Discussion and Deliverables | Data-Driven Weekly Forecasting of Dow Jones Stocks Using Machine Learning

Discussion

Buy and Hold outperformed the algorithm over the period, but was much more volatile. The Buy and Hold strategy had no protection from market movement (as it’s 100% market influenced). As such, it was susceptible to very large negative or positive changes. Our algorithm generally trended upward but never generated significantly positive returns. Taking in the significant difference in volatility, our algorithm performed better when looking at return per unit of risk (measured by sharpe ratio).
Our algorithm, as aforementioned, generally trends upward, and even when it does trend downward it is not for a prolonged period. As such, our algorithm is much more reliable for generating consistent positive return day per day (though not large returns). If such a product is more desirable for an investor’s financial needs, our algorithm performs better than buy and hold.
The linear regression strategy performed abysmally, however this was expected. As mentioned under “Results”, the overall performance of the linear regression method was right about 50%, regarddless of whether is was the 1 or 5 day method. With total return of -1.09%, the linear regression is greatly outdone by the CatBoost method.

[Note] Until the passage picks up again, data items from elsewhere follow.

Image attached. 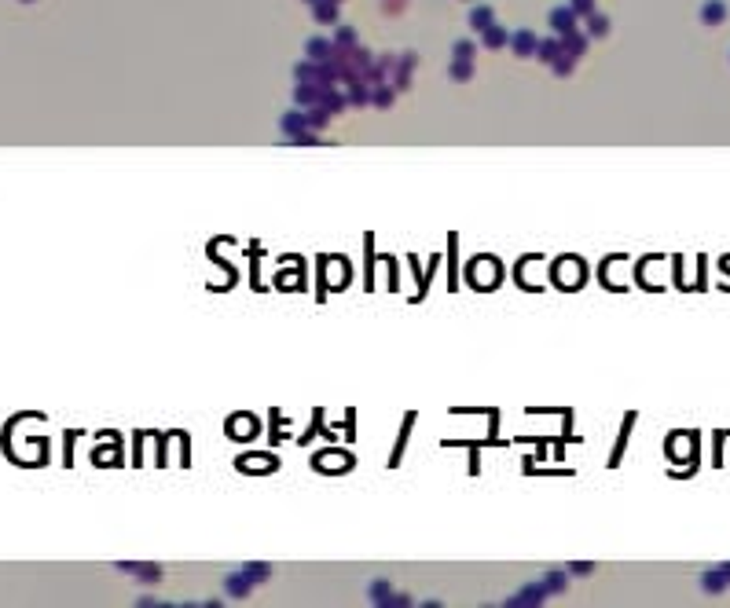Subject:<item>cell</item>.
<instances>
[{"instance_id": "1", "label": "cell", "mask_w": 730, "mask_h": 608, "mask_svg": "<svg viewBox=\"0 0 730 608\" xmlns=\"http://www.w3.org/2000/svg\"><path fill=\"white\" fill-rule=\"evenodd\" d=\"M723 586H726L723 572H719V575H704V590H712V594H716V590H723Z\"/></svg>"}]
</instances>
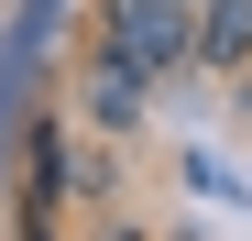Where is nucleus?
I'll list each match as a JSON object with an SVG mask.
<instances>
[{
  "instance_id": "obj_3",
  "label": "nucleus",
  "mask_w": 252,
  "mask_h": 241,
  "mask_svg": "<svg viewBox=\"0 0 252 241\" xmlns=\"http://www.w3.org/2000/svg\"><path fill=\"white\" fill-rule=\"evenodd\" d=\"M197 66L208 77H252V0H208L197 11Z\"/></svg>"
},
{
  "instance_id": "obj_4",
  "label": "nucleus",
  "mask_w": 252,
  "mask_h": 241,
  "mask_svg": "<svg viewBox=\"0 0 252 241\" xmlns=\"http://www.w3.org/2000/svg\"><path fill=\"white\" fill-rule=\"evenodd\" d=\"M99 241H143V230H132V219H110V230H99Z\"/></svg>"
},
{
  "instance_id": "obj_2",
  "label": "nucleus",
  "mask_w": 252,
  "mask_h": 241,
  "mask_svg": "<svg viewBox=\"0 0 252 241\" xmlns=\"http://www.w3.org/2000/svg\"><path fill=\"white\" fill-rule=\"evenodd\" d=\"M143 88H154V77L121 55L110 33H99V44H88V66H77V110H88V132H132V120H143Z\"/></svg>"
},
{
  "instance_id": "obj_1",
  "label": "nucleus",
  "mask_w": 252,
  "mask_h": 241,
  "mask_svg": "<svg viewBox=\"0 0 252 241\" xmlns=\"http://www.w3.org/2000/svg\"><path fill=\"white\" fill-rule=\"evenodd\" d=\"M197 11L208 0H99V33L154 77V88H176V77L197 66Z\"/></svg>"
}]
</instances>
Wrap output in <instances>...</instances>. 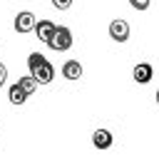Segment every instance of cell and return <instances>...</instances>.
<instances>
[{
  "instance_id": "6da1fadb",
  "label": "cell",
  "mask_w": 159,
  "mask_h": 159,
  "mask_svg": "<svg viewBox=\"0 0 159 159\" xmlns=\"http://www.w3.org/2000/svg\"><path fill=\"white\" fill-rule=\"evenodd\" d=\"M72 30L67 27V25H57L55 27V32H52V37L45 42V45H50V50H55V52H67L70 47H72Z\"/></svg>"
},
{
  "instance_id": "7a4b0ae2",
  "label": "cell",
  "mask_w": 159,
  "mask_h": 159,
  "mask_svg": "<svg viewBox=\"0 0 159 159\" xmlns=\"http://www.w3.org/2000/svg\"><path fill=\"white\" fill-rule=\"evenodd\" d=\"M129 22L127 20H122V17H117V20H112L109 22V37L114 40V42H127L129 40Z\"/></svg>"
},
{
  "instance_id": "3957f363",
  "label": "cell",
  "mask_w": 159,
  "mask_h": 159,
  "mask_svg": "<svg viewBox=\"0 0 159 159\" xmlns=\"http://www.w3.org/2000/svg\"><path fill=\"white\" fill-rule=\"evenodd\" d=\"M35 15L30 12V10H20L17 15H15V32H20V35H25V32H32V27H35Z\"/></svg>"
},
{
  "instance_id": "277c9868",
  "label": "cell",
  "mask_w": 159,
  "mask_h": 159,
  "mask_svg": "<svg viewBox=\"0 0 159 159\" xmlns=\"http://www.w3.org/2000/svg\"><path fill=\"white\" fill-rule=\"evenodd\" d=\"M30 75L37 80V84H50V82L55 80V67H52V65L45 60L42 65H37L35 70H30Z\"/></svg>"
},
{
  "instance_id": "5b68a950",
  "label": "cell",
  "mask_w": 159,
  "mask_h": 159,
  "mask_svg": "<svg viewBox=\"0 0 159 159\" xmlns=\"http://www.w3.org/2000/svg\"><path fill=\"white\" fill-rule=\"evenodd\" d=\"M55 22L52 20H47V17H42V20H35V27H32V32L37 35V40L40 42H47L50 37H52V32H55Z\"/></svg>"
},
{
  "instance_id": "8992f818",
  "label": "cell",
  "mask_w": 159,
  "mask_h": 159,
  "mask_svg": "<svg viewBox=\"0 0 159 159\" xmlns=\"http://www.w3.org/2000/svg\"><path fill=\"white\" fill-rule=\"evenodd\" d=\"M112 132L109 129H94L92 132V144H94V149H99V152H107L109 147H112Z\"/></svg>"
},
{
  "instance_id": "52a82bcc",
  "label": "cell",
  "mask_w": 159,
  "mask_h": 159,
  "mask_svg": "<svg viewBox=\"0 0 159 159\" xmlns=\"http://www.w3.org/2000/svg\"><path fill=\"white\" fill-rule=\"evenodd\" d=\"M152 75H154V70H152L149 62H139V65H134V70H132V77H134V82H139V84L152 82Z\"/></svg>"
},
{
  "instance_id": "ba28073f",
  "label": "cell",
  "mask_w": 159,
  "mask_h": 159,
  "mask_svg": "<svg viewBox=\"0 0 159 159\" xmlns=\"http://www.w3.org/2000/svg\"><path fill=\"white\" fill-rule=\"evenodd\" d=\"M62 77L70 80V82L80 80V77H82V62H77V60H67V62L62 65Z\"/></svg>"
},
{
  "instance_id": "9c48e42d",
  "label": "cell",
  "mask_w": 159,
  "mask_h": 159,
  "mask_svg": "<svg viewBox=\"0 0 159 159\" xmlns=\"http://www.w3.org/2000/svg\"><path fill=\"white\" fill-rule=\"evenodd\" d=\"M7 99H10V104H25L27 92L15 82V84H10V87H7Z\"/></svg>"
},
{
  "instance_id": "30bf717a",
  "label": "cell",
  "mask_w": 159,
  "mask_h": 159,
  "mask_svg": "<svg viewBox=\"0 0 159 159\" xmlns=\"http://www.w3.org/2000/svg\"><path fill=\"white\" fill-rule=\"evenodd\" d=\"M17 84H20V87L27 92V97H30V94L37 89V80H35L32 75H27V77H20V80H17Z\"/></svg>"
},
{
  "instance_id": "8fae6325",
  "label": "cell",
  "mask_w": 159,
  "mask_h": 159,
  "mask_svg": "<svg viewBox=\"0 0 159 159\" xmlns=\"http://www.w3.org/2000/svg\"><path fill=\"white\" fill-rule=\"evenodd\" d=\"M42 62H45V55H42V52H30V55H27V67H30V70H35V67L42 65Z\"/></svg>"
},
{
  "instance_id": "7c38bea8",
  "label": "cell",
  "mask_w": 159,
  "mask_h": 159,
  "mask_svg": "<svg viewBox=\"0 0 159 159\" xmlns=\"http://www.w3.org/2000/svg\"><path fill=\"white\" fill-rule=\"evenodd\" d=\"M129 5H132L134 10H139V12H144V10H149L152 0H129Z\"/></svg>"
},
{
  "instance_id": "4fadbf2b",
  "label": "cell",
  "mask_w": 159,
  "mask_h": 159,
  "mask_svg": "<svg viewBox=\"0 0 159 159\" xmlns=\"http://www.w3.org/2000/svg\"><path fill=\"white\" fill-rule=\"evenodd\" d=\"M52 5H55V10L65 12V10H70V7H72V0H52Z\"/></svg>"
},
{
  "instance_id": "5bb4252c",
  "label": "cell",
  "mask_w": 159,
  "mask_h": 159,
  "mask_svg": "<svg viewBox=\"0 0 159 159\" xmlns=\"http://www.w3.org/2000/svg\"><path fill=\"white\" fill-rule=\"evenodd\" d=\"M5 82H7V67H5L2 62H0V87H2Z\"/></svg>"
},
{
  "instance_id": "9a60e30c",
  "label": "cell",
  "mask_w": 159,
  "mask_h": 159,
  "mask_svg": "<svg viewBox=\"0 0 159 159\" xmlns=\"http://www.w3.org/2000/svg\"><path fill=\"white\" fill-rule=\"evenodd\" d=\"M157 104H159V89H157Z\"/></svg>"
}]
</instances>
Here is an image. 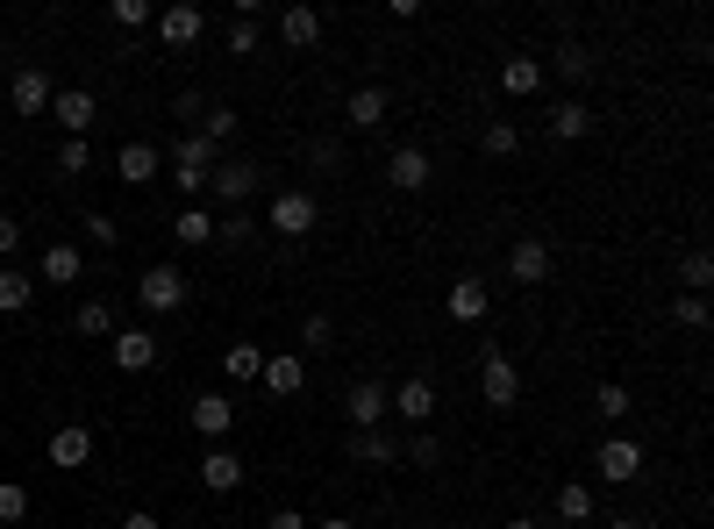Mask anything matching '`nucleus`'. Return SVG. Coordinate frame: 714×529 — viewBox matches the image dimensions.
Masks as SVG:
<instances>
[{
    "label": "nucleus",
    "instance_id": "nucleus-1",
    "mask_svg": "<svg viewBox=\"0 0 714 529\" xmlns=\"http://www.w3.org/2000/svg\"><path fill=\"white\" fill-rule=\"evenodd\" d=\"M207 187H215V201L230 208V215H243V208H251L257 193H265V165H251V158H215Z\"/></svg>",
    "mask_w": 714,
    "mask_h": 529
},
{
    "label": "nucleus",
    "instance_id": "nucleus-2",
    "mask_svg": "<svg viewBox=\"0 0 714 529\" xmlns=\"http://www.w3.org/2000/svg\"><path fill=\"white\" fill-rule=\"evenodd\" d=\"M322 222V201H315L308 187H286V193H271V236H286V244H300V236Z\"/></svg>",
    "mask_w": 714,
    "mask_h": 529
},
{
    "label": "nucleus",
    "instance_id": "nucleus-3",
    "mask_svg": "<svg viewBox=\"0 0 714 529\" xmlns=\"http://www.w3.org/2000/svg\"><path fill=\"white\" fill-rule=\"evenodd\" d=\"M594 473L607 479V487H629V479L643 473V444H636V436H621V430H607L600 451H594Z\"/></svg>",
    "mask_w": 714,
    "mask_h": 529
},
{
    "label": "nucleus",
    "instance_id": "nucleus-4",
    "mask_svg": "<svg viewBox=\"0 0 714 529\" xmlns=\"http://www.w3.org/2000/svg\"><path fill=\"white\" fill-rule=\"evenodd\" d=\"M207 172H215V144H201V136H179V144H172V179H179V193H207Z\"/></svg>",
    "mask_w": 714,
    "mask_h": 529
},
{
    "label": "nucleus",
    "instance_id": "nucleus-5",
    "mask_svg": "<svg viewBox=\"0 0 714 529\" xmlns=\"http://www.w3.org/2000/svg\"><path fill=\"white\" fill-rule=\"evenodd\" d=\"M136 300H143L150 315H172L179 300H187V272L179 265H150L143 279H136Z\"/></svg>",
    "mask_w": 714,
    "mask_h": 529
},
{
    "label": "nucleus",
    "instance_id": "nucleus-6",
    "mask_svg": "<svg viewBox=\"0 0 714 529\" xmlns=\"http://www.w3.org/2000/svg\"><path fill=\"white\" fill-rule=\"evenodd\" d=\"M551 272H557V251L543 244V236H522V244L508 251V279H514V286H543Z\"/></svg>",
    "mask_w": 714,
    "mask_h": 529
},
{
    "label": "nucleus",
    "instance_id": "nucleus-7",
    "mask_svg": "<svg viewBox=\"0 0 714 529\" xmlns=\"http://www.w3.org/2000/svg\"><path fill=\"white\" fill-rule=\"evenodd\" d=\"M429 179H436V165H429V150H422V144H401V150L386 158V187H401V193H422Z\"/></svg>",
    "mask_w": 714,
    "mask_h": 529
},
{
    "label": "nucleus",
    "instance_id": "nucleus-8",
    "mask_svg": "<svg viewBox=\"0 0 714 529\" xmlns=\"http://www.w3.org/2000/svg\"><path fill=\"white\" fill-rule=\"evenodd\" d=\"M479 394H486V408H514L522 401V372H514V358H486L479 366Z\"/></svg>",
    "mask_w": 714,
    "mask_h": 529
},
{
    "label": "nucleus",
    "instance_id": "nucleus-9",
    "mask_svg": "<svg viewBox=\"0 0 714 529\" xmlns=\"http://www.w3.org/2000/svg\"><path fill=\"white\" fill-rule=\"evenodd\" d=\"M43 458H51L57 473H79V465L94 458V430H86V422H65V430H57L51 444H43Z\"/></svg>",
    "mask_w": 714,
    "mask_h": 529
},
{
    "label": "nucleus",
    "instance_id": "nucleus-10",
    "mask_svg": "<svg viewBox=\"0 0 714 529\" xmlns=\"http://www.w3.org/2000/svg\"><path fill=\"white\" fill-rule=\"evenodd\" d=\"M386 401H393V415H401V422H415V430H429V422H436V387L422 380V372H415V380H401Z\"/></svg>",
    "mask_w": 714,
    "mask_h": 529
},
{
    "label": "nucleus",
    "instance_id": "nucleus-11",
    "mask_svg": "<svg viewBox=\"0 0 714 529\" xmlns=\"http://www.w3.org/2000/svg\"><path fill=\"white\" fill-rule=\"evenodd\" d=\"M51 115H57V129H65V136H86L100 123V100L86 94V86H72V94H51Z\"/></svg>",
    "mask_w": 714,
    "mask_h": 529
},
{
    "label": "nucleus",
    "instance_id": "nucleus-12",
    "mask_svg": "<svg viewBox=\"0 0 714 529\" xmlns=\"http://www.w3.org/2000/svg\"><path fill=\"white\" fill-rule=\"evenodd\" d=\"M386 387H379V380H358L351 387V394H343V415H351V430H379V422H386Z\"/></svg>",
    "mask_w": 714,
    "mask_h": 529
},
{
    "label": "nucleus",
    "instance_id": "nucleus-13",
    "mask_svg": "<svg viewBox=\"0 0 714 529\" xmlns=\"http://www.w3.org/2000/svg\"><path fill=\"white\" fill-rule=\"evenodd\" d=\"M158 36L172 43V51H193V43L207 36V14H201V8H187V0H179V8H164V14H158Z\"/></svg>",
    "mask_w": 714,
    "mask_h": 529
},
{
    "label": "nucleus",
    "instance_id": "nucleus-14",
    "mask_svg": "<svg viewBox=\"0 0 714 529\" xmlns=\"http://www.w3.org/2000/svg\"><path fill=\"white\" fill-rule=\"evenodd\" d=\"M8 100H14V115H43V108H51V72H43V65H22L8 80Z\"/></svg>",
    "mask_w": 714,
    "mask_h": 529
},
{
    "label": "nucleus",
    "instance_id": "nucleus-15",
    "mask_svg": "<svg viewBox=\"0 0 714 529\" xmlns=\"http://www.w3.org/2000/svg\"><path fill=\"white\" fill-rule=\"evenodd\" d=\"M444 308H450V322H486V308H493V294H486V279H450V294H444Z\"/></svg>",
    "mask_w": 714,
    "mask_h": 529
},
{
    "label": "nucleus",
    "instance_id": "nucleus-16",
    "mask_svg": "<svg viewBox=\"0 0 714 529\" xmlns=\"http://www.w3.org/2000/svg\"><path fill=\"white\" fill-rule=\"evenodd\" d=\"M115 366L121 372H150V366H158V337H150V329H115Z\"/></svg>",
    "mask_w": 714,
    "mask_h": 529
},
{
    "label": "nucleus",
    "instance_id": "nucleus-17",
    "mask_svg": "<svg viewBox=\"0 0 714 529\" xmlns=\"http://www.w3.org/2000/svg\"><path fill=\"white\" fill-rule=\"evenodd\" d=\"M201 487H207V494H236V487H243V458H236V451H222V444H207Z\"/></svg>",
    "mask_w": 714,
    "mask_h": 529
},
{
    "label": "nucleus",
    "instance_id": "nucleus-18",
    "mask_svg": "<svg viewBox=\"0 0 714 529\" xmlns=\"http://www.w3.org/2000/svg\"><path fill=\"white\" fill-rule=\"evenodd\" d=\"M115 179L150 187V179H158V144H143V136H136V144H121V150H115Z\"/></svg>",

Overall, our algorithm proved accurate in predicting upward movements of stocks. As such, our trading strategy of trading on upward predictions provided positive return over our testing period. While our algorithm was outperformed by a simple buy and hold strategy of those stocks, we had significantly less risk because we only used a fraction of our total capital each day (as opposed to the whole amount used in a buy and hold strategy), and in general was less susceptible to large market movements. In fact, per unit of risk, we returned better than buy and hold, and thus appeal to more risk-averse investors who prefer a low-risk positive returning investment strategy.

Deliverables

Data cleaning Excel platform:
- VBA program that lets us quickly create labels, training data, testing data csv files
Data analysis Excel platform:
- VBA program that automatically generates accuracy results and creates graph (aggregate results graph)
Algorithm:
- Modified Catboost code that generates directional movement predictions for stocks
Proposed trading strategy:
- Trade on model up predictions
Written final report
Website

Next Steps & Improvements

Next Steps:

- Implementation – The only foolproof method to determining the validity of our model is to implement the strategy on the real market or in a paper trading simulator. Given more time, we would put our model to the test.
- The Model on Individual Stocks Outside the DJIA – We believe that the model may work better for some stocks that others, due to the factors that impact individual stocks and the algorithm’s learning methods. It would be interesting (and perhaps profitable) to test the CatBoost method on individual stocks outside the DJIA in order to determine the model’s strengths and weaknesses from other inputs. This would require adjustments to our current list of factors.

Improvements:

- Data Collection – We pulled 677 points of data for each stock, amounting to just under 2 years. In another iteration of this project, we would have pulled more data in order to have a larger testing sample. The issue here is that due to intrinsic changes in the market, data from 7-10 years ago may not necessarily follow the same patterns as that of the last 2-4 years. This leads to questions of where to draw the line between data that benefits the model and data that incorrectly skews our results.
- Testing Data Variability – In our results, we mention that our model is most successful when predicting up movement. However, our only set of testing data covered a set of days in which the Dow Jones’s prices increased. We believe that this may have impacted our results negatively – perhaps with a testing set that better represented all market conditions, we would have better results.
- Analysis of Results – Perhaps with a larger testing set, we would have been better able to analyze our results. The selling point of our trading strategy and model is that it requires a low amount of capital and experiences low volatility. Since we only have enough data to test on one 3 month period, it is difficult to depict the real, long term benefits our strategy has in regards to volatility and low-risk trading. More testing data would have solved this issue.